For obvious reasons Face-to-Face gaming has been on hold, but as regular readers will know I've been lucky enough to have been getting in to playing RPGs on-line.  These are generally aranged through Discord and played using Google Hangouts, Zoom or Roll20 (or a combo of these).  If anyone wants an invitation to join any of the Discord chanels, let me know.

Black Hack

1 Mar
15 Mar
22 Mar
27 Mar

Our Black Hack game continues.  Because of the Open Table Dave runs, we jump around various areas of his Melcher's Vale setting from game-to-game.  We've therefore been exploring dungeons under the ruined temple, delving into the sewers and had a martial arts tournament (with added intrigue between bouts).

A relatively new development has been that introduction of faction rules.  It's early days yet as none of us have earned enough points to progress very far in any of the factions.  They all seem to have major drawbacks though!

It turns out that the Patron my Mage has attached himself to is quite probably a vampire and, having received her Kiss, he might have been Renfield'ed.  At the end of each session I've having to pass a CON Check to avoid loosing HP.

Lady Bund a vampire?  Who knew?
On the other hand he has now made contact with the Eunuchs' Guild, so that's a positive...

Call of Cthulhu 

7 Mar
22 Mar

Our modern-setting (c.2003) of CoC run by Andy Goodman (of the Expedition to the Grizzley Peaks podcast) continues, and the plot thickens.  Having said that, in our last session we lost said plot and went off on a complete tangent.  One of our party  attempted to cast a spell, went permanently insane and ended up summoning an Old One, Tsathoggua.  Decapitations were involved.  We closed the session just as the cops arrived...


Meantime, Episode 2 (which we played back in Feb and in which we go a bit mad) has hit the airways.  Reminder, I'm playing Charlie Hogan, the cameraman.

Index Card RPG

This was a one-off run by Pete (of the Dragons Are Real podcast).  It was my introduction to the system, which is very simple and easy to pick-up.  It's Pete's go-to system for a number of genres, but we were playing a low-fantasy style.

M'mm, pie...
The plot rotated around a raid that had been done on a pie shop (Mrs Miggins' Pie Shop of course).

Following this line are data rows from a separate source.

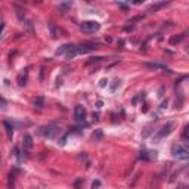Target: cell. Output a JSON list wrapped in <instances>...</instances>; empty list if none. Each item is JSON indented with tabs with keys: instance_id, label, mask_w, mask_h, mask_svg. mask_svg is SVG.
<instances>
[{
	"instance_id": "cell-10",
	"label": "cell",
	"mask_w": 189,
	"mask_h": 189,
	"mask_svg": "<svg viewBox=\"0 0 189 189\" xmlns=\"http://www.w3.org/2000/svg\"><path fill=\"white\" fill-rule=\"evenodd\" d=\"M15 175H16V170H13V172H10V173H9V179H7V189H13Z\"/></svg>"
},
{
	"instance_id": "cell-9",
	"label": "cell",
	"mask_w": 189,
	"mask_h": 189,
	"mask_svg": "<svg viewBox=\"0 0 189 189\" xmlns=\"http://www.w3.org/2000/svg\"><path fill=\"white\" fill-rule=\"evenodd\" d=\"M3 126L6 127V133H7V139L12 140V136H13V127L7 123V121H3Z\"/></svg>"
},
{
	"instance_id": "cell-14",
	"label": "cell",
	"mask_w": 189,
	"mask_h": 189,
	"mask_svg": "<svg viewBox=\"0 0 189 189\" xmlns=\"http://www.w3.org/2000/svg\"><path fill=\"white\" fill-rule=\"evenodd\" d=\"M183 37H185V34L175 35V37H172V38H170V43H172V44H177V43H180V41L183 40Z\"/></svg>"
},
{
	"instance_id": "cell-16",
	"label": "cell",
	"mask_w": 189,
	"mask_h": 189,
	"mask_svg": "<svg viewBox=\"0 0 189 189\" xmlns=\"http://www.w3.org/2000/svg\"><path fill=\"white\" fill-rule=\"evenodd\" d=\"M102 139V130H96L95 133H93V140L95 142H99Z\"/></svg>"
},
{
	"instance_id": "cell-27",
	"label": "cell",
	"mask_w": 189,
	"mask_h": 189,
	"mask_svg": "<svg viewBox=\"0 0 189 189\" xmlns=\"http://www.w3.org/2000/svg\"><path fill=\"white\" fill-rule=\"evenodd\" d=\"M188 53H189V47H188Z\"/></svg>"
},
{
	"instance_id": "cell-13",
	"label": "cell",
	"mask_w": 189,
	"mask_h": 189,
	"mask_svg": "<svg viewBox=\"0 0 189 189\" xmlns=\"http://www.w3.org/2000/svg\"><path fill=\"white\" fill-rule=\"evenodd\" d=\"M27 78H28V72L25 71V72H24V74H21V75H19V78H18L19 86H25V84H27Z\"/></svg>"
},
{
	"instance_id": "cell-4",
	"label": "cell",
	"mask_w": 189,
	"mask_h": 189,
	"mask_svg": "<svg viewBox=\"0 0 189 189\" xmlns=\"http://www.w3.org/2000/svg\"><path fill=\"white\" fill-rule=\"evenodd\" d=\"M172 154L177 160H188L189 158V151L186 148H183V146H179V145H175L172 148Z\"/></svg>"
},
{
	"instance_id": "cell-11",
	"label": "cell",
	"mask_w": 189,
	"mask_h": 189,
	"mask_svg": "<svg viewBox=\"0 0 189 189\" xmlns=\"http://www.w3.org/2000/svg\"><path fill=\"white\" fill-rule=\"evenodd\" d=\"M169 3H166V1H161V3H155V4H152L149 9H148V12H155V10H158V9H161V7H166Z\"/></svg>"
},
{
	"instance_id": "cell-17",
	"label": "cell",
	"mask_w": 189,
	"mask_h": 189,
	"mask_svg": "<svg viewBox=\"0 0 189 189\" xmlns=\"http://www.w3.org/2000/svg\"><path fill=\"white\" fill-rule=\"evenodd\" d=\"M139 158H140V160H145V161L151 160V157L148 155V152H146V151H142V152H140V155H139Z\"/></svg>"
},
{
	"instance_id": "cell-23",
	"label": "cell",
	"mask_w": 189,
	"mask_h": 189,
	"mask_svg": "<svg viewBox=\"0 0 189 189\" xmlns=\"http://www.w3.org/2000/svg\"><path fill=\"white\" fill-rule=\"evenodd\" d=\"M183 140H185V146H186V149L189 151V138H185Z\"/></svg>"
},
{
	"instance_id": "cell-1",
	"label": "cell",
	"mask_w": 189,
	"mask_h": 189,
	"mask_svg": "<svg viewBox=\"0 0 189 189\" xmlns=\"http://www.w3.org/2000/svg\"><path fill=\"white\" fill-rule=\"evenodd\" d=\"M173 129H175V121H169V123H167V124H166V126H164V127H163V129H161V130H160L155 136H154V142H155V143H158L161 139L167 138V136L173 132Z\"/></svg>"
},
{
	"instance_id": "cell-3",
	"label": "cell",
	"mask_w": 189,
	"mask_h": 189,
	"mask_svg": "<svg viewBox=\"0 0 189 189\" xmlns=\"http://www.w3.org/2000/svg\"><path fill=\"white\" fill-rule=\"evenodd\" d=\"M38 133H40L41 136H44V138L52 139V138H55V136L59 133V129H58L56 126H53V124H49V126H43V127H40Z\"/></svg>"
},
{
	"instance_id": "cell-8",
	"label": "cell",
	"mask_w": 189,
	"mask_h": 189,
	"mask_svg": "<svg viewBox=\"0 0 189 189\" xmlns=\"http://www.w3.org/2000/svg\"><path fill=\"white\" fill-rule=\"evenodd\" d=\"M145 65H146L148 68H151V70H163V71L172 72V71H169V70H167V68H166L164 65H160V64H155V62H154V64H145Z\"/></svg>"
},
{
	"instance_id": "cell-5",
	"label": "cell",
	"mask_w": 189,
	"mask_h": 189,
	"mask_svg": "<svg viewBox=\"0 0 189 189\" xmlns=\"http://www.w3.org/2000/svg\"><path fill=\"white\" fill-rule=\"evenodd\" d=\"M74 114H75V118L77 120H84L86 118V109H84V106L77 105L75 109H74Z\"/></svg>"
},
{
	"instance_id": "cell-6",
	"label": "cell",
	"mask_w": 189,
	"mask_h": 189,
	"mask_svg": "<svg viewBox=\"0 0 189 189\" xmlns=\"http://www.w3.org/2000/svg\"><path fill=\"white\" fill-rule=\"evenodd\" d=\"M31 148H33V138H31L28 133H25V135H24V151L28 152Z\"/></svg>"
},
{
	"instance_id": "cell-22",
	"label": "cell",
	"mask_w": 189,
	"mask_h": 189,
	"mask_svg": "<svg viewBox=\"0 0 189 189\" xmlns=\"http://www.w3.org/2000/svg\"><path fill=\"white\" fill-rule=\"evenodd\" d=\"M106 84H108V80H106V78H102V80H101V87H105Z\"/></svg>"
},
{
	"instance_id": "cell-12",
	"label": "cell",
	"mask_w": 189,
	"mask_h": 189,
	"mask_svg": "<svg viewBox=\"0 0 189 189\" xmlns=\"http://www.w3.org/2000/svg\"><path fill=\"white\" fill-rule=\"evenodd\" d=\"M34 106L43 108V106H44V98H43V96H37V98L34 99Z\"/></svg>"
},
{
	"instance_id": "cell-25",
	"label": "cell",
	"mask_w": 189,
	"mask_h": 189,
	"mask_svg": "<svg viewBox=\"0 0 189 189\" xmlns=\"http://www.w3.org/2000/svg\"><path fill=\"white\" fill-rule=\"evenodd\" d=\"M118 6H120V7H123V9H127V4H123V3H118Z\"/></svg>"
},
{
	"instance_id": "cell-26",
	"label": "cell",
	"mask_w": 189,
	"mask_h": 189,
	"mask_svg": "<svg viewBox=\"0 0 189 189\" xmlns=\"http://www.w3.org/2000/svg\"><path fill=\"white\" fill-rule=\"evenodd\" d=\"M177 189H183V186H179V188H177Z\"/></svg>"
},
{
	"instance_id": "cell-19",
	"label": "cell",
	"mask_w": 189,
	"mask_h": 189,
	"mask_svg": "<svg viewBox=\"0 0 189 189\" xmlns=\"http://www.w3.org/2000/svg\"><path fill=\"white\" fill-rule=\"evenodd\" d=\"M99 61H102V58L101 56H96V58H92L89 62H87V65H90V64H93V62H99Z\"/></svg>"
},
{
	"instance_id": "cell-24",
	"label": "cell",
	"mask_w": 189,
	"mask_h": 189,
	"mask_svg": "<svg viewBox=\"0 0 189 189\" xmlns=\"http://www.w3.org/2000/svg\"><path fill=\"white\" fill-rule=\"evenodd\" d=\"M98 186H99V182H98V180H96V182H93V186H92V188L95 189V188H98Z\"/></svg>"
},
{
	"instance_id": "cell-7",
	"label": "cell",
	"mask_w": 189,
	"mask_h": 189,
	"mask_svg": "<svg viewBox=\"0 0 189 189\" xmlns=\"http://www.w3.org/2000/svg\"><path fill=\"white\" fill-rule=\"evenodd\" d=\"M72 47H74V44H71V43H68V44H64V46H61V47L56 50V55H64L65 52L68 53V52H70Z\"/></svg>"
},
{
	"instance_id": "cell-20",
	"label": "cell",
	"mask_w": 189,
	"mask_h": 189,
	"mask_svg": "<svg viewBox=\"0 0 189 189\" xmlns=\"http://www.w3.org/2000/svg\"><path fill=\"white\" fill-rule=\"evenodd\" d=\"M83 183H84V182H83L81 179H78V180L75 182V188H77V189H81V185H83Z\"/></svg>"
},
{
	"instance_id": "cell-15",
	"label": "cell",
	"mask_w": 189,
	"mask_h": 189,
	"mask_svg": "<svg viewBox=\"0 0 189 189\" xmlns=\"http://www.w3.org/2000/svg\"><path fill=\"white\" fill-rule=\"evenodd\" d=\"M117 89H120V80H114L112 84H111V92H117Z\"/></svg>"
},
{
	"instance_id": "cell-21",
	"label": "cell",
	"mask_w": 189,
	"mask_h": 189,
	"mask_svg": "<svg viewBox=\"0 0 189 189\" xmlns=\"http://www.w3.org/2000/svg\"><path fill=\"white\" fill-rule=\"evenodd\" d=\"M185 138H189V124L185 127V132H183V139Z\"/></svg>"
},
{
	"instance_id": "cell-18",
	"label": "cell",
	"mask_w": 189,
	"mask_h": 189,
	"mask_svg": "<svg viewBox=\"0 0 189 189\" xmlns=\"http://www.w3.org/2000/svg\"><path fill=\"white\" fill-rule=\"evenodd\" d=\"M13 152H15V157L18 158V161H22V158H21V152H19V148H18V146H15Z\"/></svg>"
},
{
	"instance_id": "cell-2",
	"label": "cell",
	"mask_w": 189,
	"mask_h": 189,
	"mask_svg": "<svg viewBox=\"0 0 189 189\" xmlns=\"http://www.w3.org/2000/svg\"><path fill=\"white\" fill-rule=\"evenodd\" d=\"M81 31L83 33H86V34H92V33H96V31H99V28H101V24L99 22H96V21H84L83 24H81Z\"/></svg>"
}]
</instances>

The obvious culprit was the owner of a rival establishment, but that seemed too simple.  My character was convinced that the rival was a small cog in a larger plot who had taken advantage of the removal of magical wards for his own purposes.  We therefore spent some time talking to to other establishments and testing wards (my chap walked into them until he was knocked out).  At least we established that it was a lie that all the wards were down.

In the end it turned out that the obvious solution was the right one.   The pieman had stolen Mrs Miggins pies in order to reverse-engineer the recipie in a lab he'd set up in a cabin in the woods.

Anyway, the game was a blast and ICRPG works very well.